Could you copy every one of the items below word for word, leaving the pictures out of your answer?

RECORDS TO USE: Begin

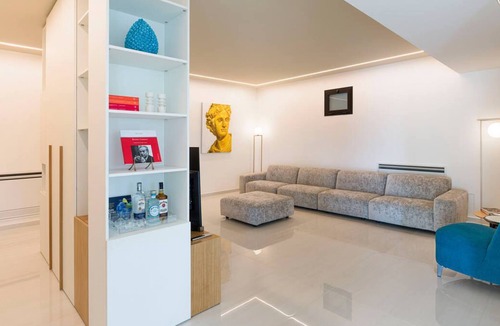 Savoca Villa | Private villa with swimming pool in Sicily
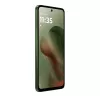Motorola moto g56 5G smartphone de 17,1 cm (6,72 pulgadas), Dual SIM (nano-SIM + eSIM), Android 15, USB-C, 8 GB, 256 GB, 5200 mAh, 120 Hz, IP68/IP69, Dill Green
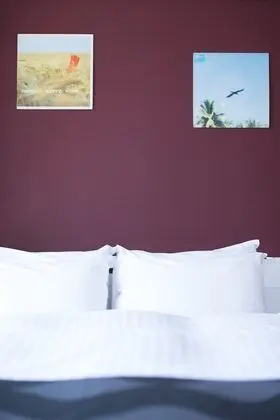 İki Ayrı Yataklı Oda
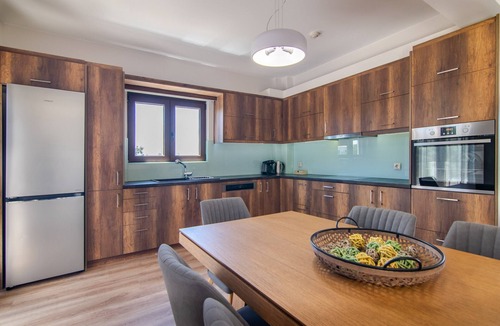 Gallos Villa | Margo villa,Private pool,Near Rethymno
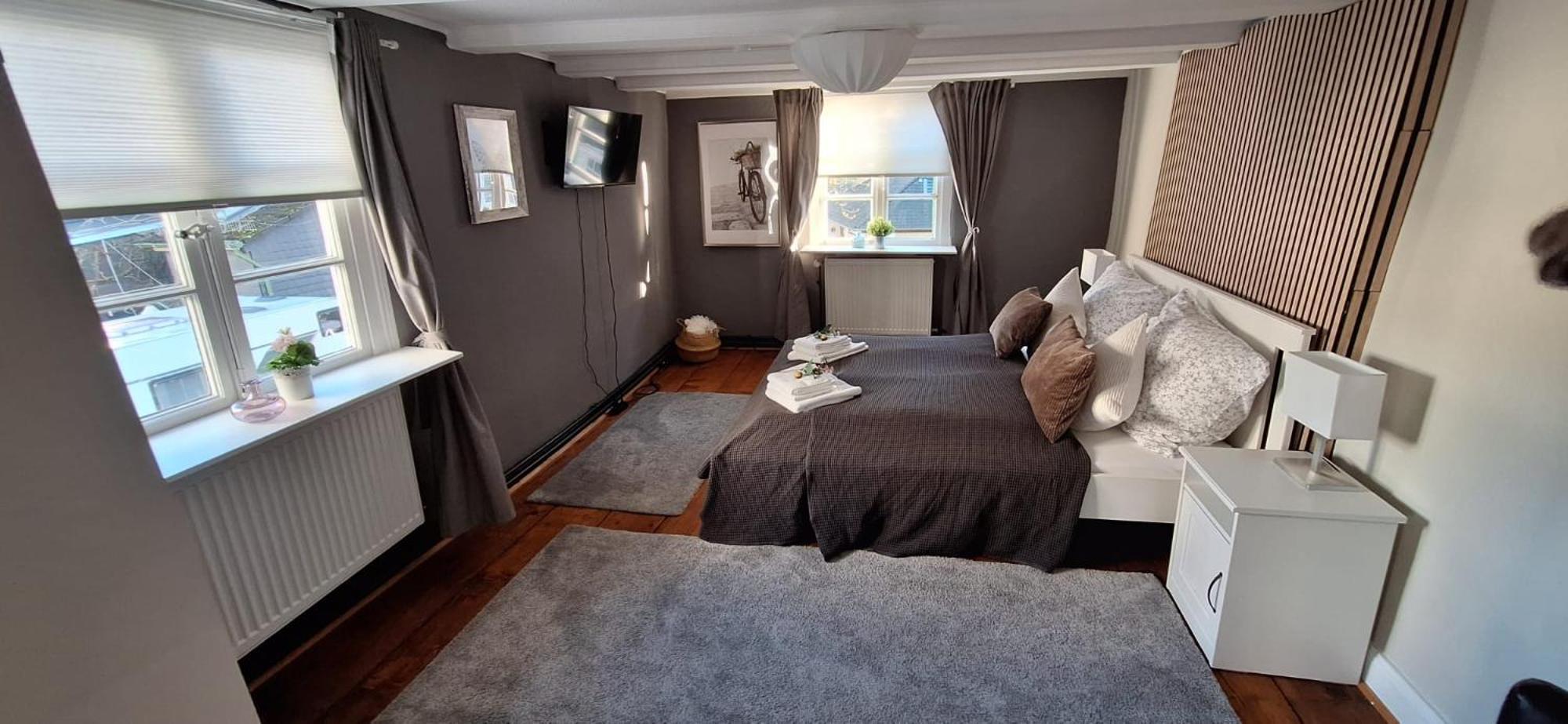 Ferienhaus Hof Remscheid Ngoại thất bức ảnh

RECORDS TO USE: End

ANSWER:
 Savoca Villa | Private villa with swimming pool in Sicily
Motorola moto g56 5G smartphone de 17,1 cm (6,72 pulgadas), Dual SIM (nano-SIM + eSIM), Android 15, USB-C, 8 GB, 256 GB, 5200 mAh, 120 Hz, IP68/IP69, Dill Green
 İki Ayrı Yataklı Oda
 Gallos Villa | Margo villa,Private pool,Near Rethymno
 Ferienhaus Hof Remscheid Ngoại thất bức ảnh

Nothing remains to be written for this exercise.